Heart of Rachael divorced from self-awareness

Many early twentieth century novels explored the then still controversial topic of divorce, but none with the perseptivity of Kathleen Norris’s The Heart of Rachael.

Norris sets her novel among the Long Island country club set in the halcyon days before World War I.

Professional golfer Tom McNamara at 1915 U.S. Open
Golf was a big part of country club life in the early twentieth century.

The Heart of Rachael by Kathleen Norris

 1916 bestseller #10. Project Gutenberg ebook #4915. My grade: B+.


Because she knew she could manage his house and thought she got on well with his daughter, Rachael Fairfax married a divorced man whom she did not love.

Step-daughter Carol grows into a teenager and Clarence Beckenridge’s drinking becomes acute alcoholism.

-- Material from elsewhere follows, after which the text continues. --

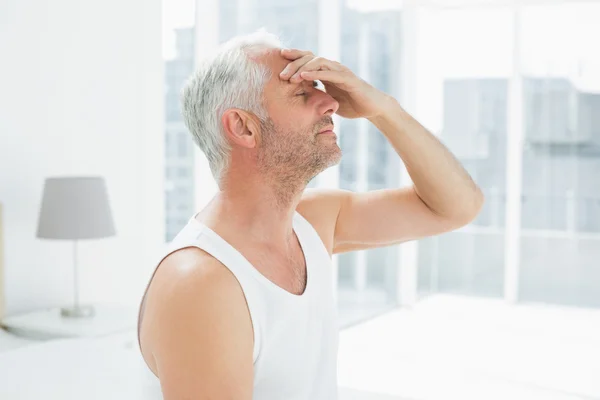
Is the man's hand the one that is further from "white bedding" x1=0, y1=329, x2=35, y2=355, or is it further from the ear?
"white bedding" x1=0, y1=329, x2=35, y2=355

Rachael confides her unhappiness to Dr. Warren Gregory, Clarence’s physician and a member of their social set.

Rachael leaves Clarence, who agrees to give her grounds for divorce.

Then she marries Warren Gregory.

For a time, it’s a happy marriage.

Then Warren takes an interest in a young, aspiring actress, who also is part of their social set.

When Rachael confronts Warren about Magsie, he gives all the same excuses Rachael used for leaving Clarence.

Author Norris walks over, under, around, and through the experience of divorce.

Her people are believable both in their self-awareness and in their blind self-absorption.

Unfortunately, Norris felt compelled to manufacture a quasi-happy ending.

The manufactured ending reveals the fundamental fact of divorce: It doesn’t change people.